Interactive & Integrated
Global industries, such as automotive and retail, have successfully positioned interactive marketing and the Internet at the
core of their overall communications mixes. Pharma has begun to realize the distinct advantages of this model, but many companies
still face internal marketing bureaucracies that have siloed their marketing functions into various groups (see "Silos, Silos
Everywhere"). Interactive marketing traditionally has been just one more of those silos, largely separated from the brand
practice. This environment cannot keep up with the changes taking place in the industry. A complete overhaul of philosophy
and vision will have to take place.
It begins by moving the interactive component to the core of the brand marketing strategy.
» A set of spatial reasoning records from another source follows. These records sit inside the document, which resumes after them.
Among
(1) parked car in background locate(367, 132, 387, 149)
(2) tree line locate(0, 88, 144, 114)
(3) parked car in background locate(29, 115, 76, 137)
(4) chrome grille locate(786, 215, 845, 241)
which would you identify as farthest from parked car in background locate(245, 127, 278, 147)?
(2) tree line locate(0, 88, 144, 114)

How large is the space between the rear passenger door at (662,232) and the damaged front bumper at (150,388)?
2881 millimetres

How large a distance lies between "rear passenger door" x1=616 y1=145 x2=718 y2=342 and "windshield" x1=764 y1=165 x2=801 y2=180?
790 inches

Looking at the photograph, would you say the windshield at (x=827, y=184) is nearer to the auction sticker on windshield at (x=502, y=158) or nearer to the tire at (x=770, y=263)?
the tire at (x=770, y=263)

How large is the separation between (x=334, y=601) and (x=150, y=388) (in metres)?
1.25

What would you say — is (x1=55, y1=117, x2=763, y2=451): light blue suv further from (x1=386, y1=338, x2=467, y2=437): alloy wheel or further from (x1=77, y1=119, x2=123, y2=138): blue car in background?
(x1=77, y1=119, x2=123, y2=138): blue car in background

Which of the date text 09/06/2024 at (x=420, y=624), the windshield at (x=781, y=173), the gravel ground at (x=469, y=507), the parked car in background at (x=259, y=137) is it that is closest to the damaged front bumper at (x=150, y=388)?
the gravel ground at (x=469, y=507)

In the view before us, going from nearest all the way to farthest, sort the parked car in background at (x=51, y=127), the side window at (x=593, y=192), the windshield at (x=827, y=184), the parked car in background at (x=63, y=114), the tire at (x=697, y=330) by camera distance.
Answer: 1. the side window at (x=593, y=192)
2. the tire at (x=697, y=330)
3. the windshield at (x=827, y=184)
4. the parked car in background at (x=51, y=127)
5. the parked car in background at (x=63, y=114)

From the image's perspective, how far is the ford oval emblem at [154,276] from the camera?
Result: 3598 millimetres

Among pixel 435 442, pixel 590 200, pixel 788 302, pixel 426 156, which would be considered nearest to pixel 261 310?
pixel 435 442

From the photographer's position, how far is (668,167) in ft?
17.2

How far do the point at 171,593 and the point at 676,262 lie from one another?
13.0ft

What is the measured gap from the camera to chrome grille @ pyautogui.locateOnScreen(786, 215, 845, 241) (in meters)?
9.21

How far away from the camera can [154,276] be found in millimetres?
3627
This elevates its strategic role
and amplifies the reach and ROI of traditional brand marketing strategies. An interactive core also improves links between
consumer and professional communications, and creates a better balance between promotional and educational content. As a result,
e-marketing serves to integrate formerly disparate communications channels—such as clinical development, opinion leader interface,
conventions and congresses, public relations, and organizational alliances. This has far-reaching implications for the industry
at large, since marketing, educational, and collaborative communications extend from Phase II product development across all
stages of lifecycle management.
Forming Relationships On Demand
Healthcare professionals are caught between two seemingly incompatible and insurmountable pressures on their practices: managing
their time more efficiently in order to improve productivity, and digesting an unprecedented amount of clinical, economic,
and regulatory information to improve their practices' quality. Pharma marketers can help them balance these two pressures
by moving to a consultative role. Rather than being viewed as an intrusion, industry communications must better align with
the needs of the professional audience.